Después, lentamente, me volví y caminé hacia una entrada del metro. Esa cara pertenecía a John Brown, mozo o lavaplatos de una cafetería de Coney Island. Por el momento, yo era John Brown. El doctor George Matthews seguiría oculto, por lo menos un tiempo más.
No sabía quién había persuadido a mi esposa de que yo había muerto pero ella debía de tener buenos motivos para creerlo, o nunca se habría mudado. Quizá fuera mejor así. Sara tenía un pequeño ingreso propio, lo suficiente para vivir bien. Mientras tanto, yo tendría tiempo de poner las cosas en orden. Me reí. En otro tiempo había sido psicólogo y me había creído capaz de adaptarme y adaptar a otros a cualquier situación. Me pasé los dedos por la cicatriz, por su contorno terso que engañaba al tacto... Pues bien, podría adaptarme. De hecho, ya me había adaptado tan por completo que no podía recordar la cara que había precedido a aquella mueca torturada que me había mostrado el espejo manchado por las moscas. Había negado cualquier personalidad que no fuera la de «John Brown, sin domicilio conocido, detenido por vagancia» y con toda la historia que yo había inventado entorno a él.

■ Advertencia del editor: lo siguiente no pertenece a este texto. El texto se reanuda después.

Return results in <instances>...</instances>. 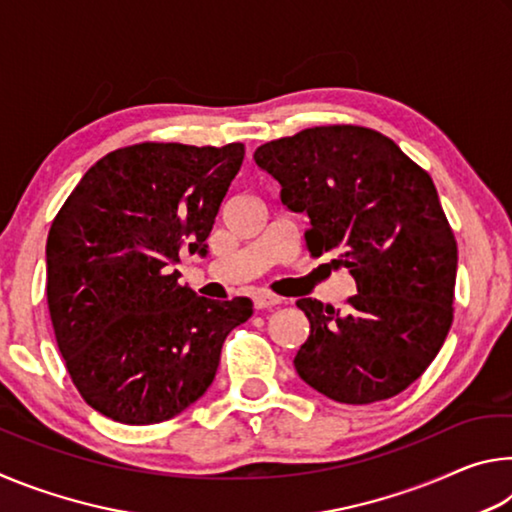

Tomé el metro en dirección a Coney Island.
El señor Fuller era un hombre pequeño y mal vestido, de cara rosa brillante y ojos azules legañosos. Parecía ser de los que se exceden con los tragos de vez en cuando. Probablemente no se había cambiado la camisa en toda la semana, y la corbata era una mala imitación de seda. Le caían los hombros y parecía cansado. Sé que no quería mostrarse desagradable conmigo.